Hardware Memory

Oct 19, 2025

I recently binged Halt and Catch Fire again. The episode where they reverse-engineered the BIOS took me right back to when I'd watch my dad with his oscilloscopes like he was doing magic from another universe.

It got me thinking about chips and memory. I took a microprocessors class in college, it was a blast.

For the first post on my new, new, new blog, I'm starting with hardware memory.

Memory

Rust doesn't magically remove the problem. What it does do is give you unusually strong leverage: safe code is designed to avoid data races (which Rust treats as Undefined Behavior), and when you need atomics, Rust exposes the same fundamental ordering toolbox used by other systems languages.

three contracts:

  1. Hardware contract: what CPUs may do.
  2. Language contract: what the compiler may assume and reorder.
  3. Type contract: what Rust will (and won't) let you express safely.

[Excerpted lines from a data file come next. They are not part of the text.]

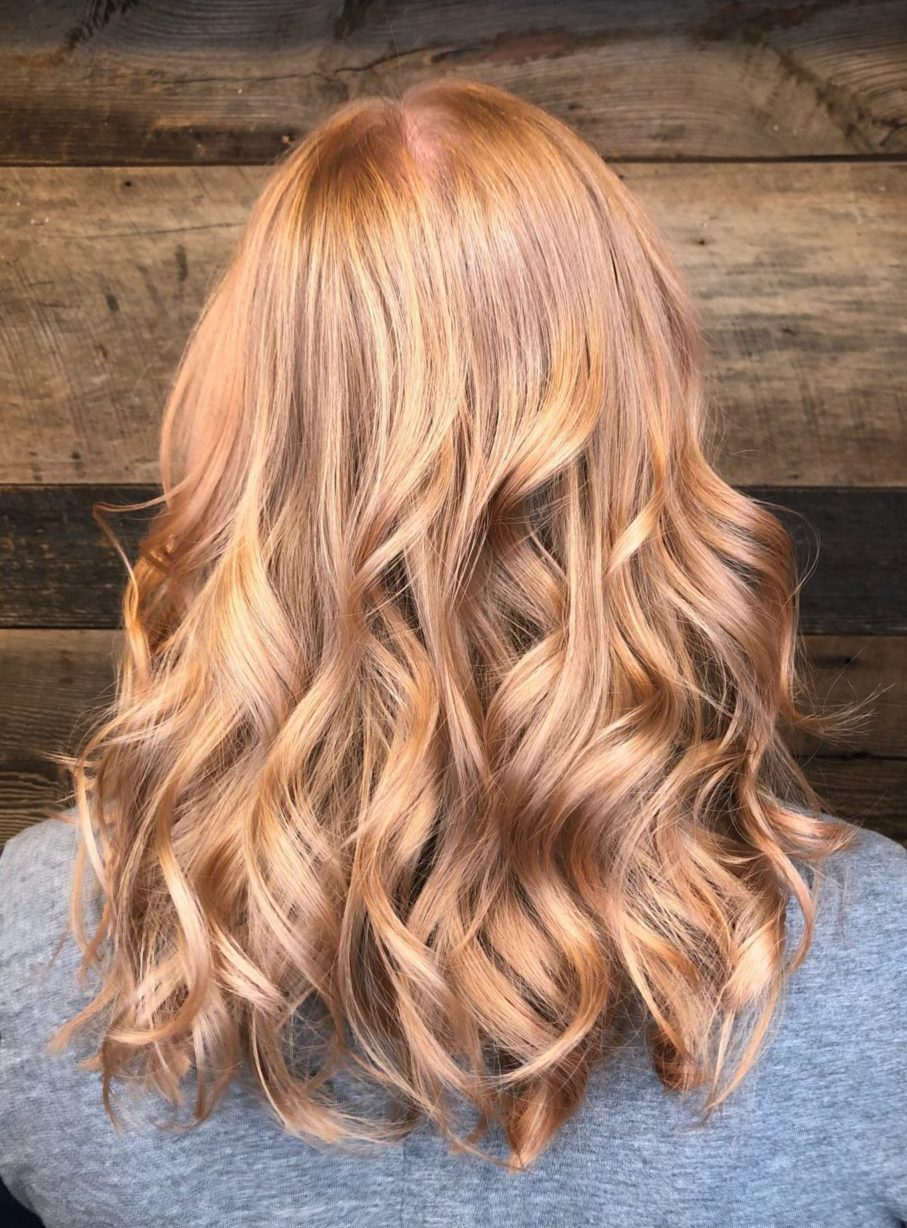 Runway Victoria Secret Rose Gold Gorgeous Soft Waves Beautiful
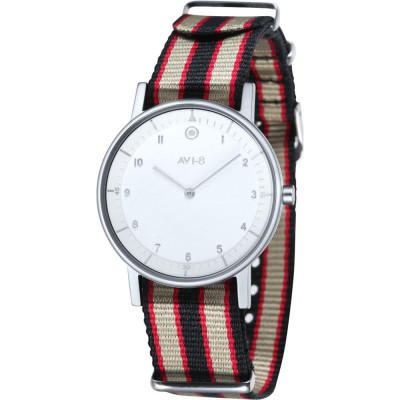 ساعت مچی مردانه اصل | برند ای وی ایت | مدل AV-4023-04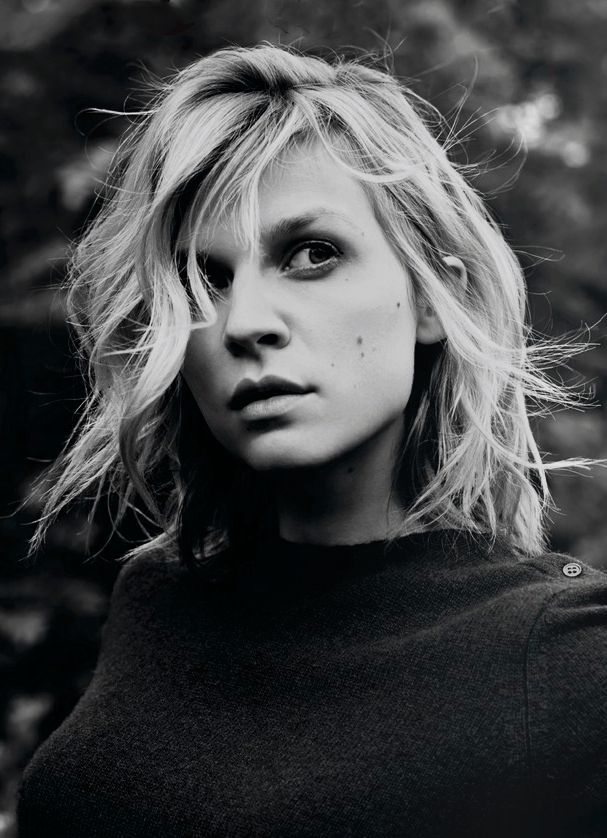 Hair | Clémence Poésy - Pablo - Autumn/Winter 2014 | Pinned from death-by-elocution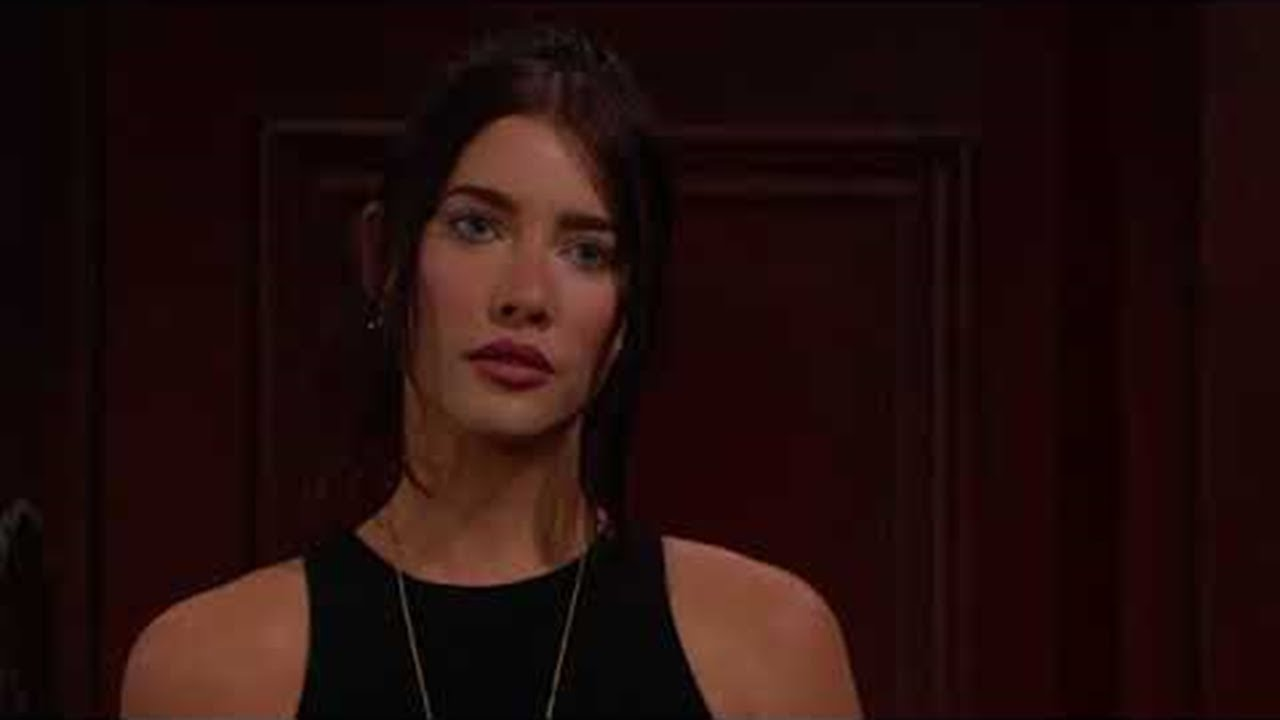 Download Bold and Beautiful 7921 -  Full Episode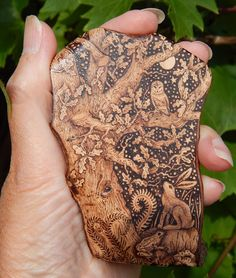 artist Gill Rippingale: ENCHANTED-ART - Pyrography and Illustration: Pyro-Art Pieces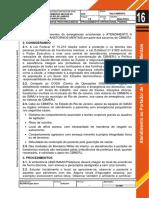 Atendimento PTM.pdf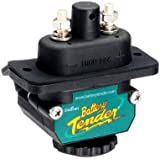 Battery Tender 027-0004-BK Black Power Connect Trolling Motor D/C Connector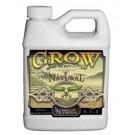 Grow Natural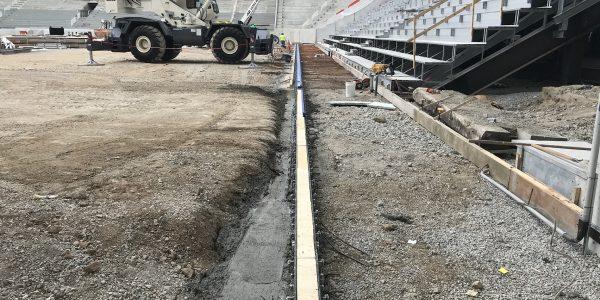 FCC Stadium 004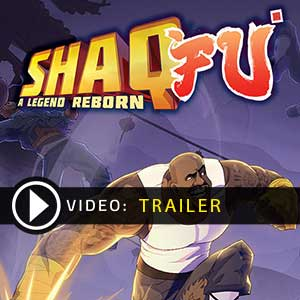 Shaq Fu A Legend Reborn Digital Download Price Comparison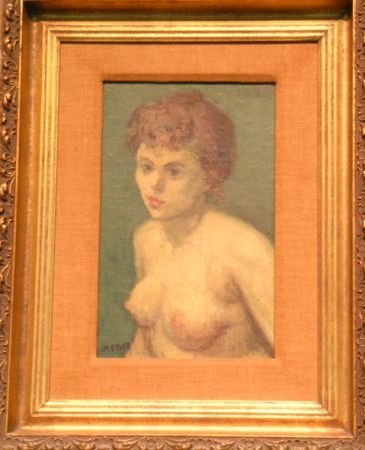 1: Moses Soyer American, 18991-74 NUDE - 1956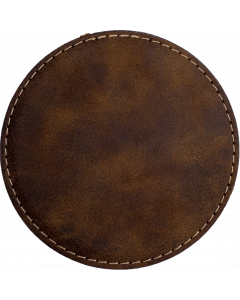Rustic Faux Leather Round Coaster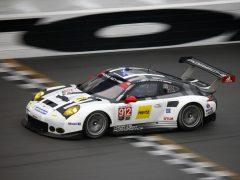 Großer Einsatz bei Porsche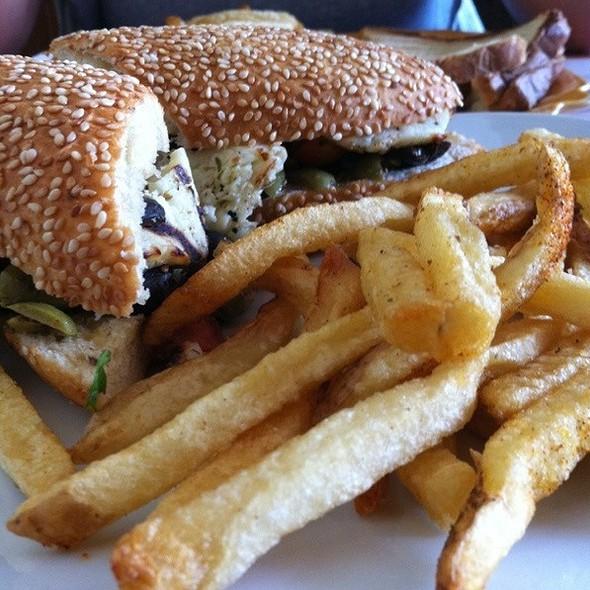 Grilled Halloum Sandwich @ Prime & Toast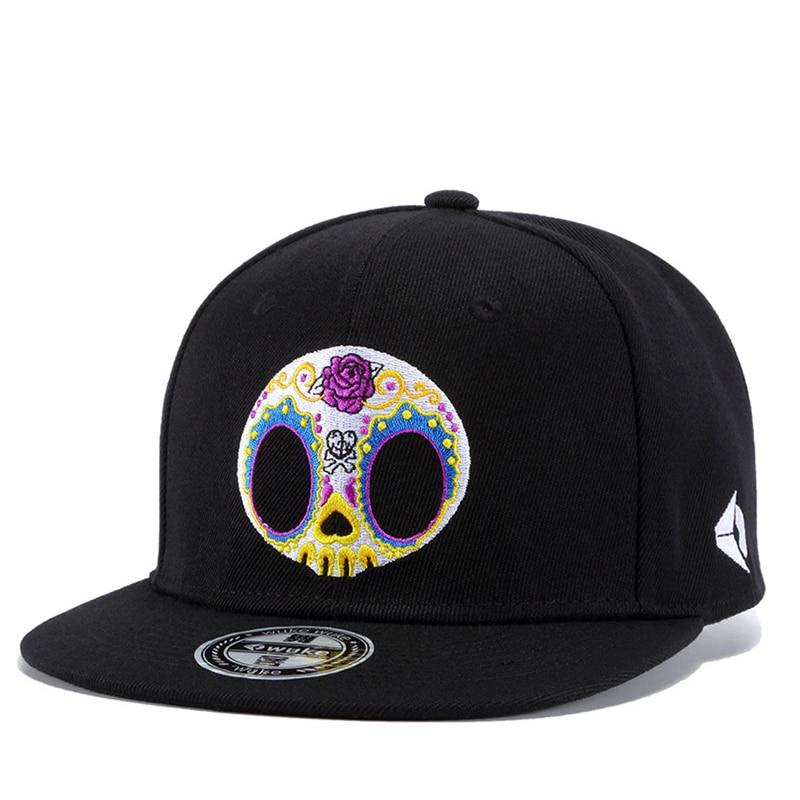 2018 Men Women Casual Baseball Caps Fashion Personality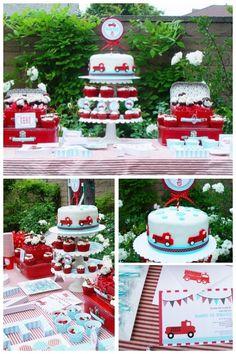boy's fire truck birthday party www.spaceshipsandlaserbeams.com
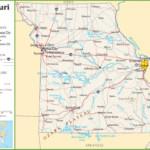 Missouri Highway Map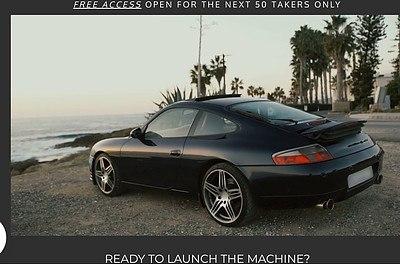 dream car clickfunnels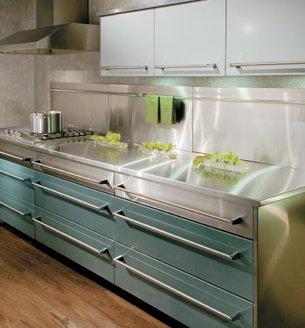 Luxury Modern Metal Kitchen Cabinets, Metal Kitchen ...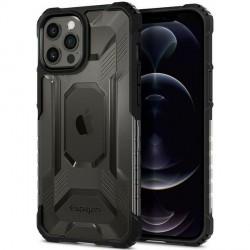 Spigen iPhone 12 Pro Max Hülle / Case / Cover Nitro Force schwarz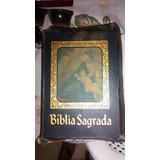 Bíblia Sagrada Edição Barsa 1964 Raridade E Muito Conservada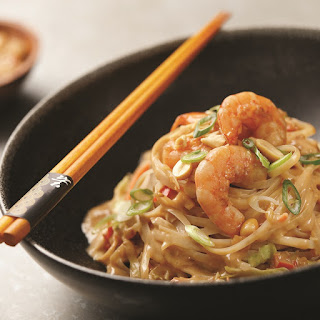 Peanut Butter Ramen with Spicy Orange Shrimp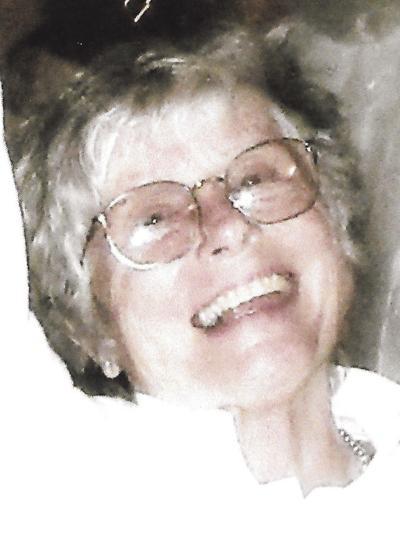 Elaine A. Hennigan (Corcoran)
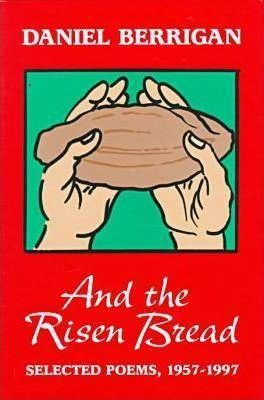And the Risen Bread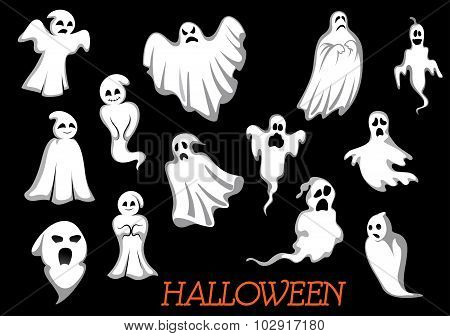 White flying Halloween monsters and ghosts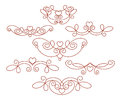 Set of decorative elements with heart. Dividers.Vector .Well built for easy editing.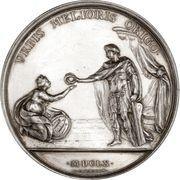 Medal - Frederik V (Sovereignty Anniversary) – reverse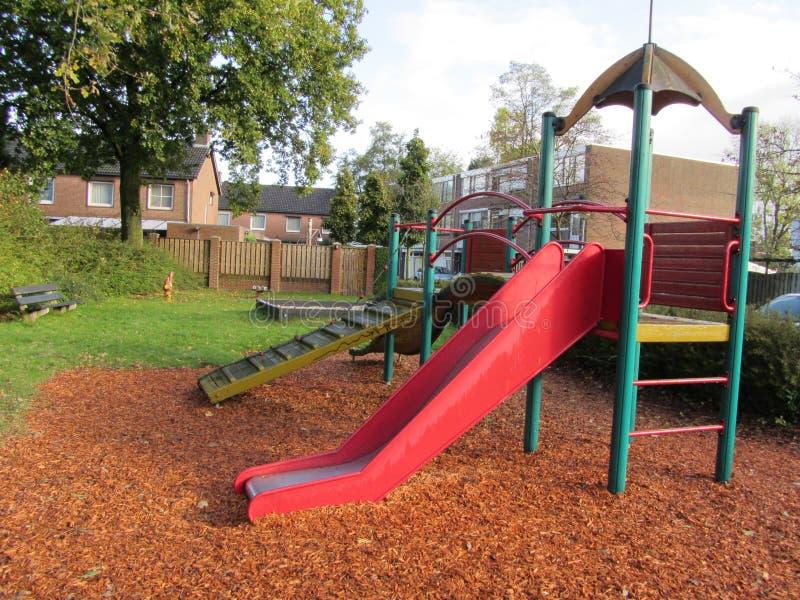 Children Stairs Slides equipment stock photos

Contract 1: Hardware does not promise as-written execution

Russ Cox opens his hardware memory model series with the key punchline: optimizations that were invisible in single-threaded programs become visible with threads, and it depends becomes the default unless you have a contract.

A classic litmus test is message passing:

Thread 1 # Thread 2

x = 1 r1 = y

y = 1 r2 = x

Can Thread 2 observe r1 = 1 but r2 = 0?

  • On a sequentially consistent machine: no.
  • On x86 TSO: no.
  • On weaker hardware like ARM/POWER: it can be yes without extra barriers/fences.

So even before we talk about compilers, my writes become visible to other cores in program order is not a universal hardware law.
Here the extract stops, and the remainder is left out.